** Problem details **
Please repeat the line that has "5、种植穴（槽）：种植植物挖" and all lines after it, exactly as they appear, through the end of the entries.

** Input data **
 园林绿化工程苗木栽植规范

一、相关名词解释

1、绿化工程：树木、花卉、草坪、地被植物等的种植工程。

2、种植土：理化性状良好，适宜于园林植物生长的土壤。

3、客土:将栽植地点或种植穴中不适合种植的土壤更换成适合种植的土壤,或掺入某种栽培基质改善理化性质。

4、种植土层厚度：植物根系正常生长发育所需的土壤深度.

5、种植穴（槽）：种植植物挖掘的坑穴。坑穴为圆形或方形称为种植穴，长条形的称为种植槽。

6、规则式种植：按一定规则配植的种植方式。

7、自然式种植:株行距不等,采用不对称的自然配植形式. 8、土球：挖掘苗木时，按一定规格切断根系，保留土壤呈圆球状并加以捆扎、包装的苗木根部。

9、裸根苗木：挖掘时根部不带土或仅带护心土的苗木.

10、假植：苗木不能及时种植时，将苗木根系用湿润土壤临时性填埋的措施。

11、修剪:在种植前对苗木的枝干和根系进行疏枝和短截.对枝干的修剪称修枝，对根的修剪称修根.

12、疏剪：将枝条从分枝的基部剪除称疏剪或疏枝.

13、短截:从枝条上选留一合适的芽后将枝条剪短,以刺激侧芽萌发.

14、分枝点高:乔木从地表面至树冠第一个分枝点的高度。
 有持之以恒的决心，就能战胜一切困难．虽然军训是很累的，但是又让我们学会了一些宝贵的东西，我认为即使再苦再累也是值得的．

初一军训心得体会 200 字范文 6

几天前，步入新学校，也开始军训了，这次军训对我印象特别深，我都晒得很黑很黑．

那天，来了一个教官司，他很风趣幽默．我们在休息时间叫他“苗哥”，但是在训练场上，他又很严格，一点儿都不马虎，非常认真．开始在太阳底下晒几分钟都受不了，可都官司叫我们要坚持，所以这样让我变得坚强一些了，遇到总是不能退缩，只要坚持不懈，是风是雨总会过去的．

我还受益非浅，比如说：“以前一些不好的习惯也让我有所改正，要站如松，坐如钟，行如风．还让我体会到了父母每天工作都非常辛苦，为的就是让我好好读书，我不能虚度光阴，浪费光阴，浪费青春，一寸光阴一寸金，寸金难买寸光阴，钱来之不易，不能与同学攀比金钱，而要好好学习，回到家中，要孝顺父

** Response **
5、种植穴（槽）：种植植物挖掘的坑穴。坑穴为圆形或方形称为种植穴，长条形的称为种植槽。

6、规则式种植：按一定规则配植的种植方式。

7、自然式种植:株行距不等,采用不对称的自然配植形式. 8、土球：挖掘苗木时，按一定规格切断根系，保留土壤呈圆球状并加以捆扎、包装的苗木根部。

9、裸根苗木：挖掘时根部不带土或仅带护心土的苗木.

10、假植：苗木不能及时种植时，将苗木根系用湿润土壤临时性填埋的措施。

11、修剪:在种植前对苗木的枝干和根系进行疏枝和短截.对枝干的修剪称修枝，对根的修剪称修根.

12、疏剪：将枝条从分枝的基部剪除称疏剪或疏枝.

13、短截:从枝条上选留一合适的芽后将枝条剪短,以刺激侧芽萌发.

14、分枝点高:乔木从地表面至树冠第一个分枝点的高度。
 有持之以恒的决心，就能战胜一切困难．虽然军训是很累的，但是又让我们学会了一些宝贵的东西，我认为即使再苦再累也是值得的．

初一军训心得体会 200 字范文 6

几天前，步入新学校，也开始军训了，这次军训对我印象特别深，我都晒得很黑很黑．

那天，来了一个教官司，他很风趣幽默．我们在休息时间叫他“苗哥”，但是在训练场上，他又很严格，一点儿都不马虎，非常认真．开始在太阳底下晒几分钟都受不了，可都官司叫我们要坚持，所以这样让我变得坚强一些了，遇到总是不能退缩，只要坚持不懈，是风是雨总会过去的．

我还受益非浅，比如说：“以前一些不好的习惯也让我有所改正，要站如松，坐如钟，行如风．还让我体会到了父母每天工作都非常辛苦，为的就是让我好好读书，我不能虚度光阴，浪费光阴，浪费青春，一寸光阴一寸金，寸金难买寸光阴，钱来之不易，不能与同学攀比金钱，而要好好学习，回到家中，要孝顺父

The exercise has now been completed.